Mevrouw Aerdts (D66):
Als ik in deze context kijk naar de transitie die wij graag zouden willen zien, dan geven wij aan dat wij graag toe gaan naar een dierwaardige veeteelt, ook in Nederland, waarin we dus rekening houden met de behoeften van de dieren. Wij geven ook heel expliciet aan dat wij een transitie voor ons zien waarin we veel meer rekening gaan houden met de balans, zowel als het gaat om de productie als om de ruimte die we gebruiken, en waarin de impact van de eiwittransitie een plek zal krijgen.
De voorzitter:
De heer Jaspers, tot slot.
De heer Jaspers (BBB):
Een mooi verhaal, maar dat is geen antwoord op mijn vraag. Mijn tweede vraag ging over de export. Vindt u dat export binnen 800 kilometer export is, zoals we in Amerika gewoonweg normaal vinden? Vinden we dat binnen Europa ook normaal? Want het vlees dat we afvoeren naar Duitsland, Italië en noem maar op, zit allemaal binnen die grenzen.
De voorzitter:
Tot slot, mevrouw Aerdts.
Mevrouw Aerdts (D66):
Ik spreek hier over "export" om juist aan te geven in wat voor een verhouding we met elkaar hierover spreken en hoe de transitie naar een kringlooplandbouw er voor ons uit zou moeten zien. Dan zou je dus terug moeten gaan naar het beperken van die afstand. Dan zouden we nog eens met elkaar moeten kijken naar hoe je dat in balans kunt houden. Laat ik het daarbij houden.
De voorzitter:
Dank u wel, mevrouw Aerdts.
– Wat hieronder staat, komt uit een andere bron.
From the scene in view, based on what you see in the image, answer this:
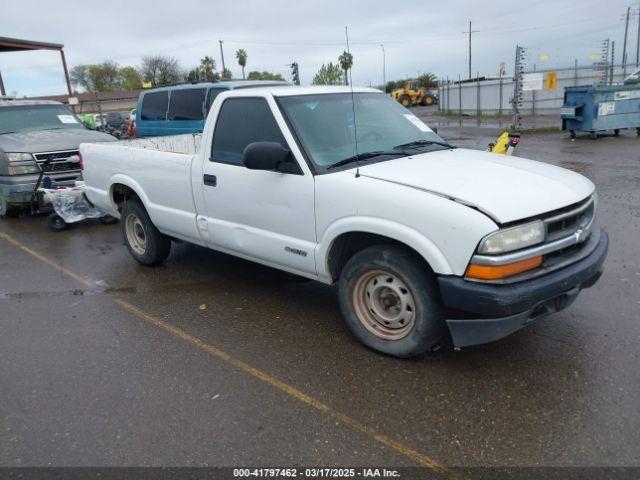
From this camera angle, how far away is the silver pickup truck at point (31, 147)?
8.59 metres

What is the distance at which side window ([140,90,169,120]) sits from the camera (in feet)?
36.7

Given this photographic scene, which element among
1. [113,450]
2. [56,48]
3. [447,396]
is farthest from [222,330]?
[56,48]

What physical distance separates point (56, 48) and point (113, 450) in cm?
2622

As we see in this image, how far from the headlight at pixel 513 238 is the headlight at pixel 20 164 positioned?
26.0ft

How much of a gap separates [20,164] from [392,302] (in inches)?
288

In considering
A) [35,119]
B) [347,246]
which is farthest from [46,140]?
[347,246]

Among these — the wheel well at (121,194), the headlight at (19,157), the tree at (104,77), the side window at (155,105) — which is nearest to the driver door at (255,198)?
the wheel well at (121,194)

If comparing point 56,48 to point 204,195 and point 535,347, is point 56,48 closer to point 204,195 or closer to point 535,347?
point 204,195

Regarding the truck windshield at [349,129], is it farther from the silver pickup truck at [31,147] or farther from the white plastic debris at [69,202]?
the silver pickup truck at [31,147]

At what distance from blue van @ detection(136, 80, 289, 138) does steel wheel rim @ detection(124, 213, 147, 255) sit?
4.17 m

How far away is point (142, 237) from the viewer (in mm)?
6223

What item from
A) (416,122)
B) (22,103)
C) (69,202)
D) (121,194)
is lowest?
(69,202)

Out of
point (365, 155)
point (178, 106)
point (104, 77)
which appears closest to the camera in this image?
point (365, 155)

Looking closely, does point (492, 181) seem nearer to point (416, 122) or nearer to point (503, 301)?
point (503, 301)
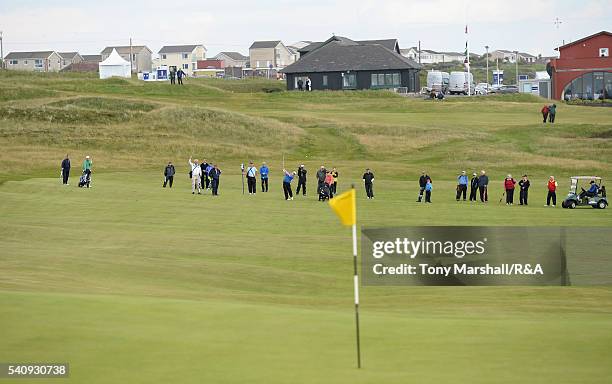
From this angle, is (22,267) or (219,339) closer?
(219,339)

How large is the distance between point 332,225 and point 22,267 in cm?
1505

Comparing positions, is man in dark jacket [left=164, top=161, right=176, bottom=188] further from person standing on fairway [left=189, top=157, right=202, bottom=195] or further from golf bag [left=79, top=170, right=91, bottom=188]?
golf bag [left=79, top=170, right=91, bottom=188]

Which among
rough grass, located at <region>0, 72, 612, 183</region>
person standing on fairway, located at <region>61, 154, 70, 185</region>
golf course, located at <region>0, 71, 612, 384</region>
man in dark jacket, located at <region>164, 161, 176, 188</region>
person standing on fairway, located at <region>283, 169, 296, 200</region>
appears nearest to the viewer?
golf course, located at <region>0, 71, 612, 384</region>

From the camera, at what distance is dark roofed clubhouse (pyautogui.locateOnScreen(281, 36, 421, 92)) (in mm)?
123312

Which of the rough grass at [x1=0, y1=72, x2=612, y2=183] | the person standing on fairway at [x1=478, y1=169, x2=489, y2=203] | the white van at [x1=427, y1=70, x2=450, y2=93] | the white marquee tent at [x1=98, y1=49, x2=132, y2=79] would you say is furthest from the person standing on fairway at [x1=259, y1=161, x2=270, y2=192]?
the white van at [x1=427, y1=70, x2=450, y2=93]

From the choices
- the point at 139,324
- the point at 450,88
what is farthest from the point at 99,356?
the point at 450,88

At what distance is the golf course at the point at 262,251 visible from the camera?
1577cm

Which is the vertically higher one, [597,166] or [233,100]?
[233,100]

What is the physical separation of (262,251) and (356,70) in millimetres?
93009

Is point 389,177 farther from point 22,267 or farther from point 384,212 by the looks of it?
point 22,267

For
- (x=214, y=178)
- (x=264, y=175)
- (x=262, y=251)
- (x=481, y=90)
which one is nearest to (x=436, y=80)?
(x=481, y=90)

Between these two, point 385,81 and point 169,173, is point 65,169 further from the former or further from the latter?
point 385,81

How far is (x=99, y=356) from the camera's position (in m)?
15.4

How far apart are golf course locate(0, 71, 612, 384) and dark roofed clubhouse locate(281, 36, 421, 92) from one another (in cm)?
3487
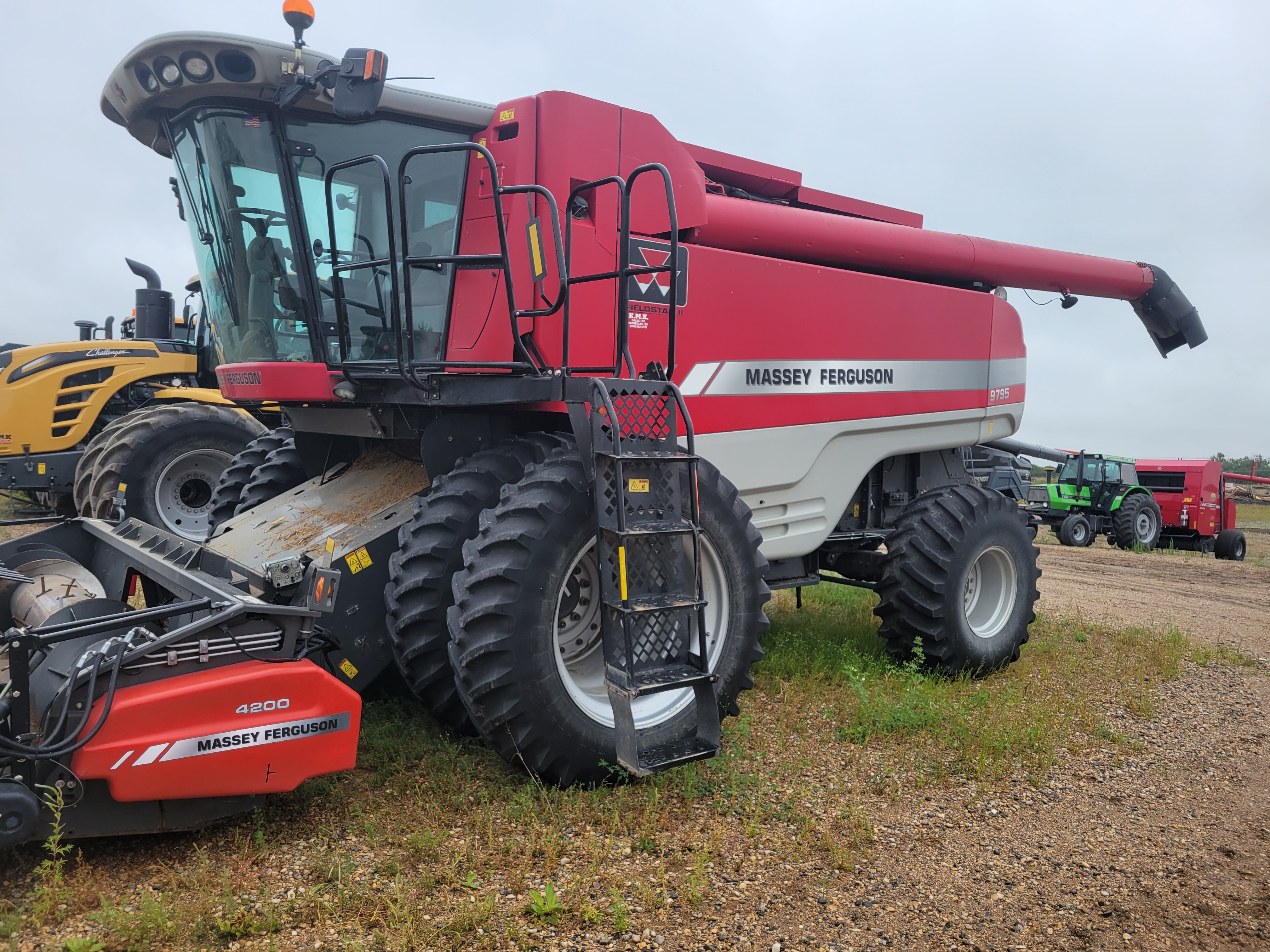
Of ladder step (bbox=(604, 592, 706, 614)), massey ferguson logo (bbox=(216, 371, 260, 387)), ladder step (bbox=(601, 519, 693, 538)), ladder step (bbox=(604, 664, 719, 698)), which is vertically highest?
massey ferguson logo (bbox=(216, 371, 260, 387))

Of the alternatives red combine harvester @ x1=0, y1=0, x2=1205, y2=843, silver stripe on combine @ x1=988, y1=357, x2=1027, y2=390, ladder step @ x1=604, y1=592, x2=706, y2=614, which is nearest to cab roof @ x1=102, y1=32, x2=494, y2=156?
red combine harvester @ x1=0, y1=0, x2=1205, y2=843

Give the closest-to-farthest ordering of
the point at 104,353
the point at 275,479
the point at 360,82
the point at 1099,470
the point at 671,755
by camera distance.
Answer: the point at 671,755
the point at 360,82
the point at 275,479
the point at 104,353
the point at 1099,470

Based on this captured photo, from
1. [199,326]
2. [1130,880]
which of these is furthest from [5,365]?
[1130,880]

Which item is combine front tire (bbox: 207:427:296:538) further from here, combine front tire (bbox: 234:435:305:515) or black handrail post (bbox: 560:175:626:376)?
black handrail post (bbox: 560:175:626:376)

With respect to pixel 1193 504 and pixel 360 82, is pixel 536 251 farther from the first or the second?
pixel 1193 504

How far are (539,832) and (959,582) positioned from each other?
11.3ft

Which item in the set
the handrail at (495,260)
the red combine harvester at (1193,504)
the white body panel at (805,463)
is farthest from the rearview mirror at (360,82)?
the red combine harvester at (1193,504)

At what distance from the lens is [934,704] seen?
16.0 ft

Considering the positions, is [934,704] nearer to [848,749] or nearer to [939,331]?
[848,749]

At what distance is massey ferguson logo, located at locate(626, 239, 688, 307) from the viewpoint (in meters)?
4.51

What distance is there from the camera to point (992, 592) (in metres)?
6.17

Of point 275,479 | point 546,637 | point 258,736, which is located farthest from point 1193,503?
point 258,736

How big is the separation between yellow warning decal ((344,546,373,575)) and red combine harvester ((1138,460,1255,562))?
746 inches

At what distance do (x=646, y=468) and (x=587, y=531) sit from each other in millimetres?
360
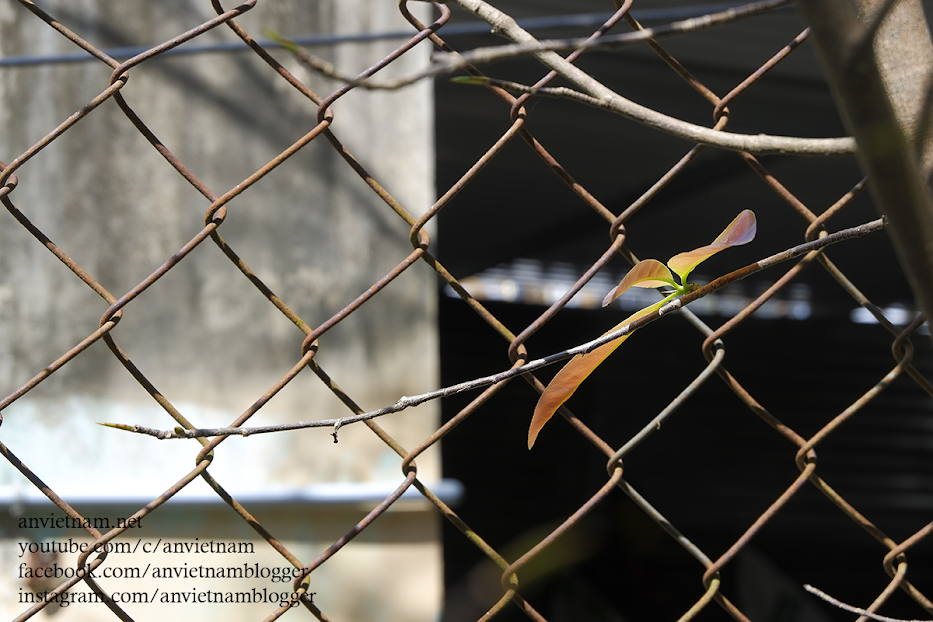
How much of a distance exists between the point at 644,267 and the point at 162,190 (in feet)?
3.03

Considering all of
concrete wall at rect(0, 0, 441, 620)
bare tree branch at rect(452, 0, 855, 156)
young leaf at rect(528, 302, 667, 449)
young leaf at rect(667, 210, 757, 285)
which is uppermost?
concrete wall at rect(0, 0, 441, 620)

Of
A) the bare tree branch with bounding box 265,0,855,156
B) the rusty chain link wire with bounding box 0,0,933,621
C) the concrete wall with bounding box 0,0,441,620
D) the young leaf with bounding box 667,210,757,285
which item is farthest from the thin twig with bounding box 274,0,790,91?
the concrete wall with bounding box 0,0,441,620

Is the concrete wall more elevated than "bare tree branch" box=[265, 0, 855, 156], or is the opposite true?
the concrete wall

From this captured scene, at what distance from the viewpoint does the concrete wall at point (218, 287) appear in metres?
1.13

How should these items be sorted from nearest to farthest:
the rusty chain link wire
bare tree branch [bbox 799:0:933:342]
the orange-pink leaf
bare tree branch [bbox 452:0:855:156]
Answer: bare tree branch [bbox 799:0:933:342]
bare tree branch [bbox 452:0:855:156]
the orange-pink leaf
the rusty chain link wire

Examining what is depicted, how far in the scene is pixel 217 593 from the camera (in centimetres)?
104

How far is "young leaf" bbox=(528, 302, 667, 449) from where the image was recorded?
0.51m

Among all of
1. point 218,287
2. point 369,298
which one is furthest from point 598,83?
point 218,287

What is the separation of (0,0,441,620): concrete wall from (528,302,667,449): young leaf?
0.66m

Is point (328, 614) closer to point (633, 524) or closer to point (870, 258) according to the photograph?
point (633, 524)

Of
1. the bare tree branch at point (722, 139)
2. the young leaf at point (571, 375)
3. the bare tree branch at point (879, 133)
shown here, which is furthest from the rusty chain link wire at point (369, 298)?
the bare tree branch at point (879, 133)

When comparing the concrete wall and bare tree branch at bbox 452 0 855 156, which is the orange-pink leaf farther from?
the concrete wall

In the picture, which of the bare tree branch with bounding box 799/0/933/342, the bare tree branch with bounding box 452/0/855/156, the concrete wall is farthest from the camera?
the concrete wall

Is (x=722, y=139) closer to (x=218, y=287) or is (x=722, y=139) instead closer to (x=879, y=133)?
(x=879, y=133)
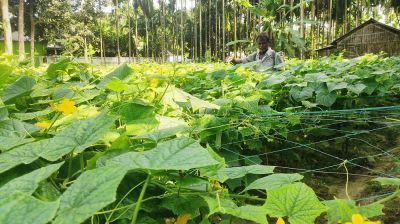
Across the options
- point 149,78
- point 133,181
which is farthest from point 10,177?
point 149,78

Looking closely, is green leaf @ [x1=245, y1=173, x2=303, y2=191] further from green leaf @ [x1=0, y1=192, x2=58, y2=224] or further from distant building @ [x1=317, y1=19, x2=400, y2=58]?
distant building @ [x1=317, y1=19, x2=400, y2=58]

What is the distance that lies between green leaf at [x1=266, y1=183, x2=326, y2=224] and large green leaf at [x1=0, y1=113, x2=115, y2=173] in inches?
12.5

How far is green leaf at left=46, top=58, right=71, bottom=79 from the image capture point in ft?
5.18

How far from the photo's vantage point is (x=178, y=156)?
1.80 feet

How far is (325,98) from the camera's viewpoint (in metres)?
2.31

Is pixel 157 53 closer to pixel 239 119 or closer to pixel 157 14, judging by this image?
pixel 157 14

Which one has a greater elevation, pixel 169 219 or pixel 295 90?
pixel 295 90

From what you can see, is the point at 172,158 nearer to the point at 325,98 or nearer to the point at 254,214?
the point at 254,214

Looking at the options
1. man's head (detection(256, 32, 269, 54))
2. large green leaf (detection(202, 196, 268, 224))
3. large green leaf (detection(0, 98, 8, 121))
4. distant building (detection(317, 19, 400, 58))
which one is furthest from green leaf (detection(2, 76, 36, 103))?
distant building (detection(317, 19, 400, 58))

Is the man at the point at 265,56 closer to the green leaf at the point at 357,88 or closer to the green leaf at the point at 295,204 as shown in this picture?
the green leaf at the point at 357,88

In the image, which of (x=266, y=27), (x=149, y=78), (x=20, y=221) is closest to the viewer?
(x=20, y=221)

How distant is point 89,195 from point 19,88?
97cm

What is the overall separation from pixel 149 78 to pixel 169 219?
681mm

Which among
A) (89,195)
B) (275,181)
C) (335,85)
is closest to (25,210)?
(89,195)
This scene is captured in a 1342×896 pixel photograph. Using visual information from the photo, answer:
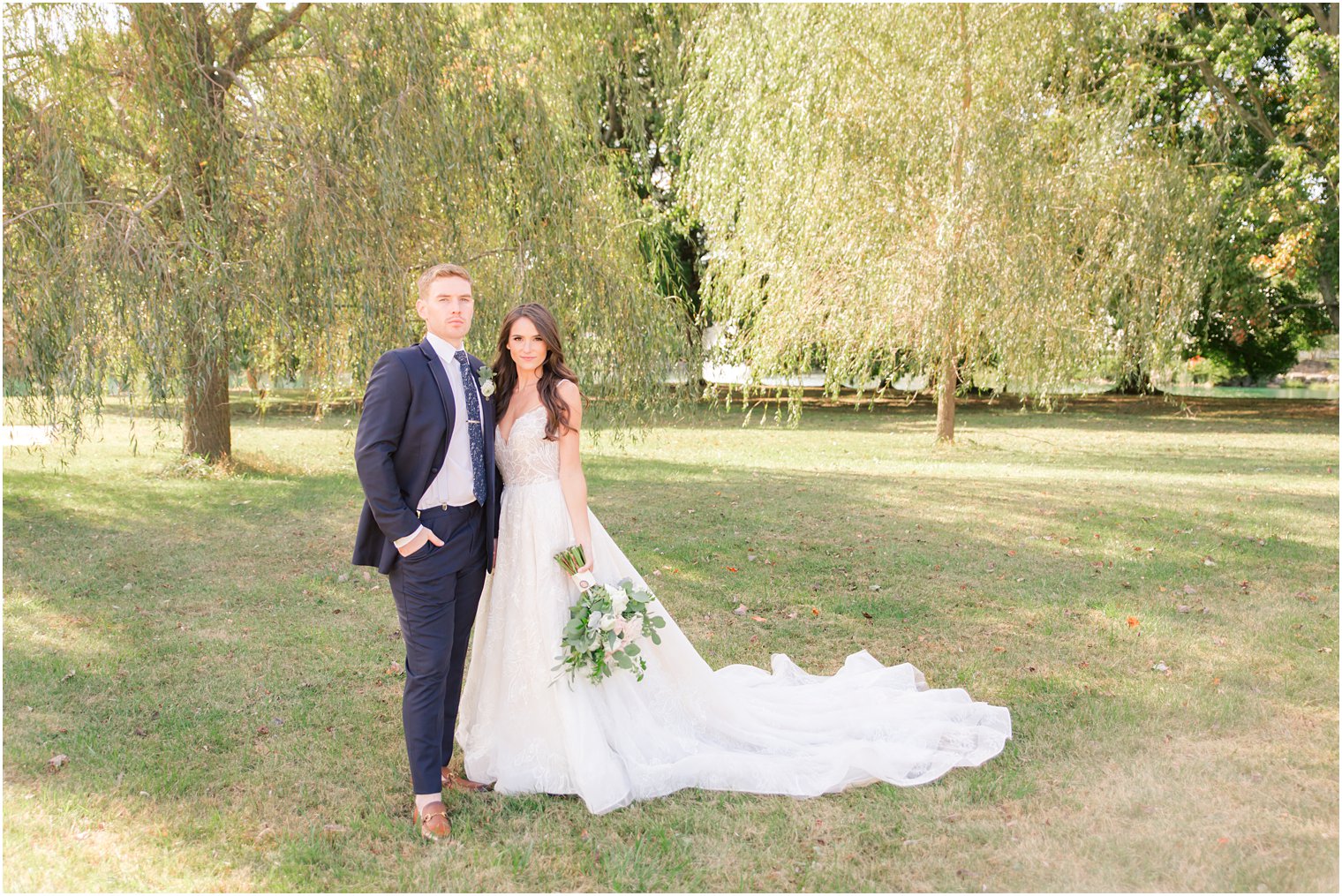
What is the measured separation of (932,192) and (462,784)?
1037 centimetres

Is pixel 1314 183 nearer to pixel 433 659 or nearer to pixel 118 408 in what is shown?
pixel 433 659

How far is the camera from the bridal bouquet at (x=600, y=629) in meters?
3.43

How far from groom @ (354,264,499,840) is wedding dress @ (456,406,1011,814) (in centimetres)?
20

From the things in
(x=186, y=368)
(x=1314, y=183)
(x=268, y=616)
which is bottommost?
(x=268, y=616)

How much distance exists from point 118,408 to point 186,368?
16232mm

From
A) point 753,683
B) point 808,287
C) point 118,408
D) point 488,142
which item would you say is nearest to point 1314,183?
point 808,287

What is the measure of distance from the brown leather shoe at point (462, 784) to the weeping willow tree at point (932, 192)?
9553 millimetres

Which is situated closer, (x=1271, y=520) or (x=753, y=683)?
(x=753, y=683)

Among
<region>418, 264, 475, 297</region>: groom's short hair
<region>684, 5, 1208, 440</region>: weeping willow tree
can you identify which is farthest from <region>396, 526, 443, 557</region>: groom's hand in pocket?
<region>684, 5, 1208, 440</region>: weeping willow tree

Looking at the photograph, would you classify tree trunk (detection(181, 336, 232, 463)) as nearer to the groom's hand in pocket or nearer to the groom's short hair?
the groom's short hair

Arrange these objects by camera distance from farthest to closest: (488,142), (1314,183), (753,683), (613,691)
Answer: (1314,183)
(488,142)
(753,683)
(613,691)

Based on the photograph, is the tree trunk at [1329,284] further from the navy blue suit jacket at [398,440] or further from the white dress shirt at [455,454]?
the navy blue suit jacket at [398,440]

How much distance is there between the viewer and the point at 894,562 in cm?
693

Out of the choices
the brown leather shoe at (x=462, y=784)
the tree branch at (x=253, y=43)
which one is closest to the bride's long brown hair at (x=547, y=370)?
the brown leather shoe at (x=462, y=784)
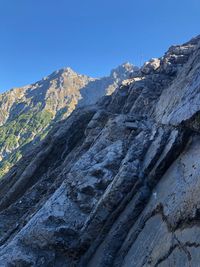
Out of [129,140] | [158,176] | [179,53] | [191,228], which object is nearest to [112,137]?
[129,140]

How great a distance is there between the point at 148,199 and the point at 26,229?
6.35 metres

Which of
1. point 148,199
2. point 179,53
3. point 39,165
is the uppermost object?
point 179,53

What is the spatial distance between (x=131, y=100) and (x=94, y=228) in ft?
91.3

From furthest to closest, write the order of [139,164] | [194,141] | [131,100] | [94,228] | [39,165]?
[131,100], [39,165], [139,164], [94,228], [194,141]

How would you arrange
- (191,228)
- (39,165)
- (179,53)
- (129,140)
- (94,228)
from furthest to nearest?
(179,53) → (39,165) → (129,140) → (94,228) → (191,228)

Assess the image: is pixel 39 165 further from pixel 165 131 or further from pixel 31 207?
pixel 165 131

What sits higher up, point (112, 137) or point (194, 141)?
point (112, 137)

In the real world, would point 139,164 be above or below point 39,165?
below

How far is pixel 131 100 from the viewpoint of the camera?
45.8 metres

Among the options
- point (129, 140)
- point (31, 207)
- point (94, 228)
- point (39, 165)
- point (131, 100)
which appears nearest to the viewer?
point (94, 228)

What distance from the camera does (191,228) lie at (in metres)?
13.1

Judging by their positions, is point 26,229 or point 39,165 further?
point 39,165

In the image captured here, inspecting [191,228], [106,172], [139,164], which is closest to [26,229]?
[106,172]

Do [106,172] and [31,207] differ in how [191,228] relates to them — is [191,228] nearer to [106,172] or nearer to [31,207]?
[106,172]
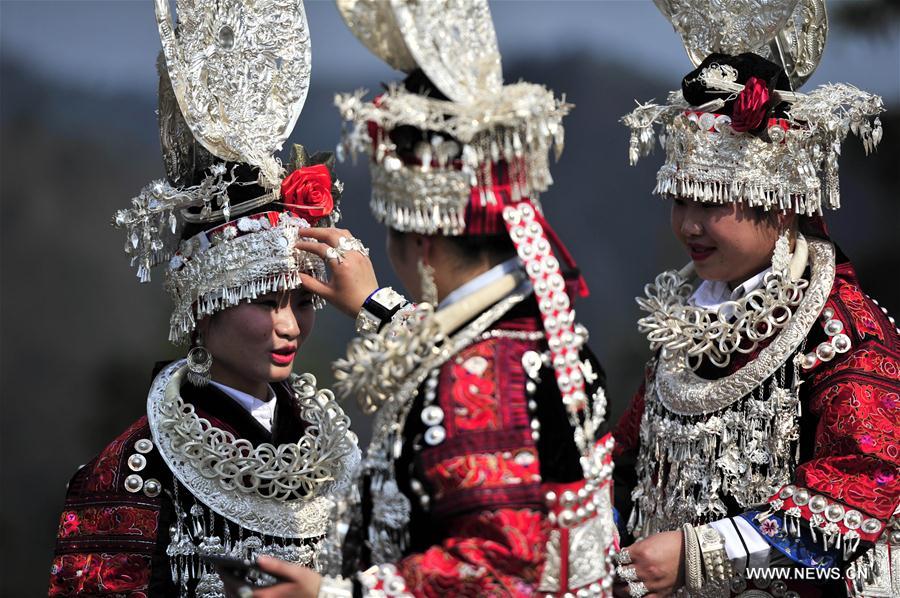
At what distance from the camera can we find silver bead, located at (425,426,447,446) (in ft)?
7.45

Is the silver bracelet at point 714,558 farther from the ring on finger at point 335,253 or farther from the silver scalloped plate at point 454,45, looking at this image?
the silver scalloped plate at point 454,45

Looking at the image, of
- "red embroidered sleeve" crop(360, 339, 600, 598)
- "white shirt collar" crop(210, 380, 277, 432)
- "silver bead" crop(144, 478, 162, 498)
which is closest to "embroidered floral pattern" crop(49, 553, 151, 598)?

Ik hoorde u spreken over een "voetbal- en warenautoriteit". Ik denk dat dat op groot enthousiasme kan rekenen in de samenleving en misschien zelfs in deze Kamer. We gaan het horen. Ik zag dat mevrouw Kluit al naar de microfoon lopen. Ik waardeer haar enthousiasme, maar ik ga toch eerst het woord geven aan mevrouw Van Aelst-den Uijl namens de SP.